Andrew Griffith MP, the UK’s ‘Net Zero Business Champion’, has written in The Times today about the role of technology in meeting the challenge of climate change. He wrote: “make no mistake… it is technology, innovation, entrepreneurship and the seeking of risk and reward that is going to save us.”

The government’s apparent faith in future technologies has provoked concern and criticism from some quarters, including a group of academics who argued in a report earlier this year that, given the urgency of the climate crisis, we cannot afford to wait around for breakthrough technologies. Instead, they argued, we should plan on the basis of some incremental improvements to existing, proven technologies; and we should have a frank public debate about necessary changes to our collective lifestyles – particularly our diets and the frequency with which we travel by plane.  

When John Kerry, the US Climate Special Envoy, recently downplayed the lifestyle and behavioural changes that Americans will need to make, and talked up the potential of future technologies, he was sharply criticised by academics and environmental groups. 

Two stories in the news last week confirmed to me that Boris Johnson and his government are Wizards, not Prophets. Bear with me and I will explain.

The first story was about a new report from the Committee on Climate Change which warned that the government is making poor progress on preparing the UK for increasingly likely and more severe floods, heatwaves and droughts. The report warned that homes and buildings, business supply chains, farms and food supplies, national infrastructure, and public services all need to be made much more resilient.

The second story was about a new nuclear fusion plant that will be built in Oxfordshire. Nuclear fusion offers a tantalising promise of limitless power that is clean and safe. But despite several decades of research, the technology remains elusive and the new plant (at a cost of some US$400m) will not actually generate any power: it will be for demonstration and academic purposes only.  

In my mind, the two stories are connected. Could it be that ministers have not focused on shoring up our national resilience to climate risks because they are confident that breakthrough technologies will ride to the rescue and stop climate change in its tracks before any of the Committee on Climate Change’s nightmarish scenarios come to pass? 

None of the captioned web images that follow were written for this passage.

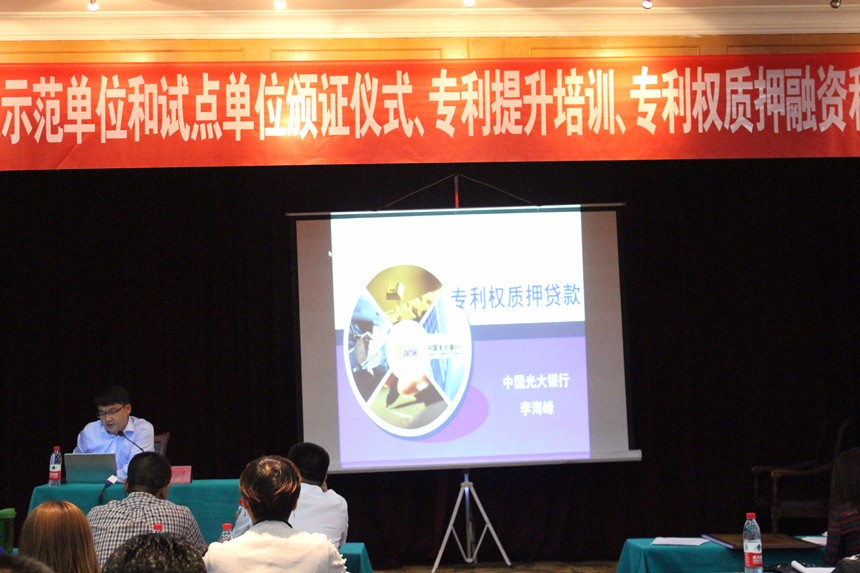 �������ٿ�֪ʶ��Ȩ�Ե�ʾ����λ��֤��ʽ��ר��ר����ѵ������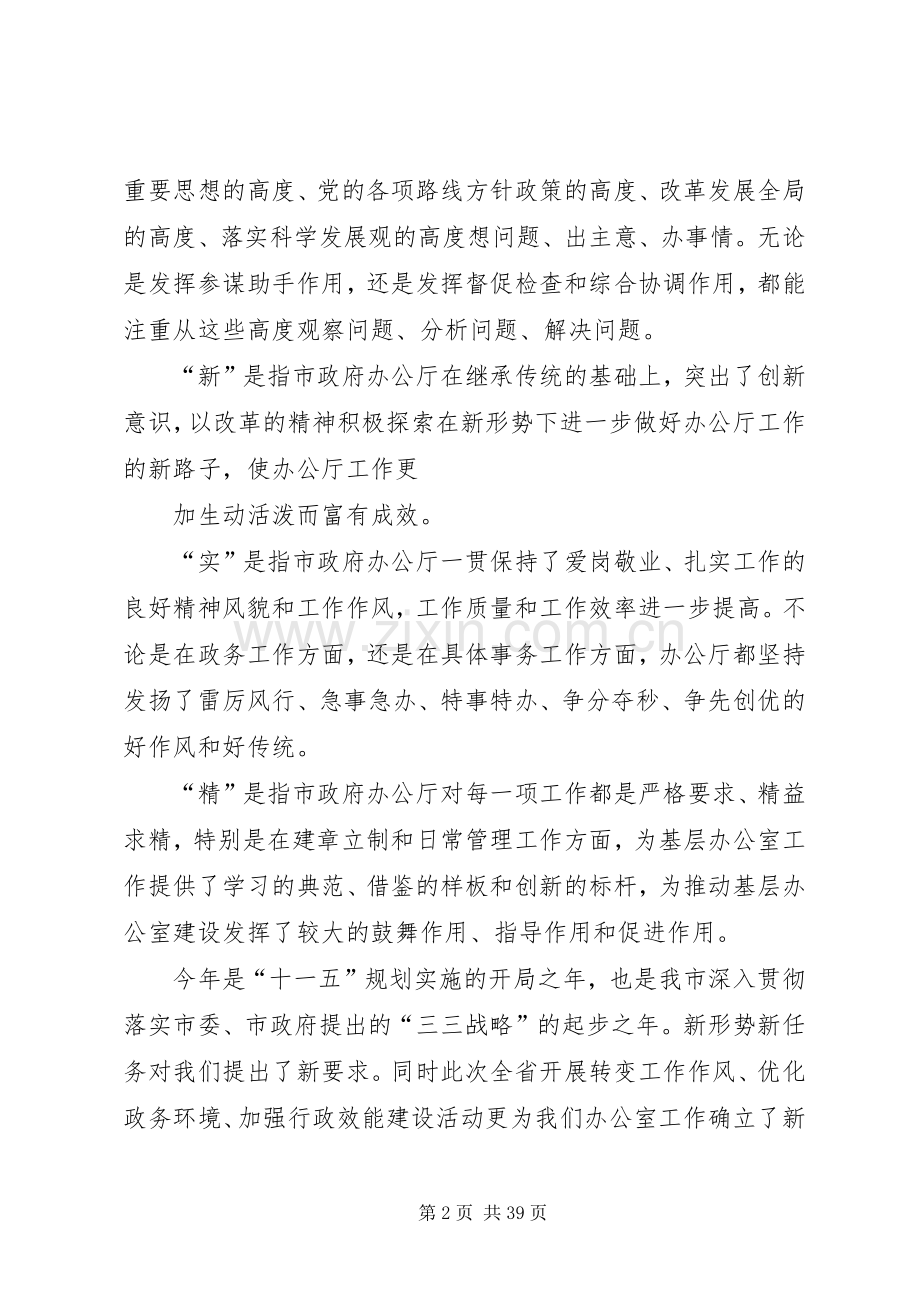 在市政府办公厅加强行政效能建设座谈会上的讲话.docx_第2页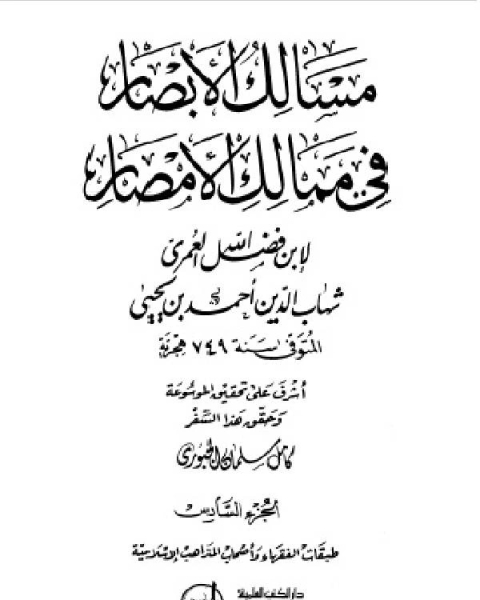 مسالك الأبصار في ممالك الأمصار ج6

In his fascinating 2019 book The Wizard and The Prophet, Charles C. Mann proposed that people fall into two broad categories when they think about humans’ place in the world. Wizards are techno-optimists, firm believers in economic growth as the key to our collective wellbeing, and have faith that human ingenuity can allow us to transcend the natural boundaries that constrain other species. 

Prophets, on the other hand, are sceptical about the ability of technology to preserve a habitable planet, see GDP as the wrong measure of human success, and believe that humans can only thrive by living within nature’s boundaries and cutting back consumption that is devouring finite resources. 

Of course, whether you are a Wizard or a Prophet will be bound up with your personal, political, and moral standpoint. Unsurprisingly the two camps view each other with deep suspicion. Wizards, while pointing out that capitalism has lifted billions of people out of poverty, think that Prophets are tree-huggers that would rather we had never evolved beyond being hunter-gatherers. 

For their part, Prophets view Wizards as apologists for an economic model that is at odds with sustaining life on earth; irresponsible in their reluctance to take tough decisions now in their misguided belief that future technology will save us; and arrogant in their view that humans can ride roughshod over the delicate ecosystems upon which all life depends. 

It is convenient for the Prime Minister that his Wizardly instincts also allow him to take the easier political path. 

Boris Johnson will have been out of office for a decade or two by the time we know whether nuclear fusion (arguably the ultimate embodiment of Wizardly techno-optimism) will succeed in time to make a difference to our efforts to tackle climate change. In the meantime, throwing millions at R&D is much safer political ground than telling voters they need to eat less beef or that they can no longer jet off abroad for their holidays.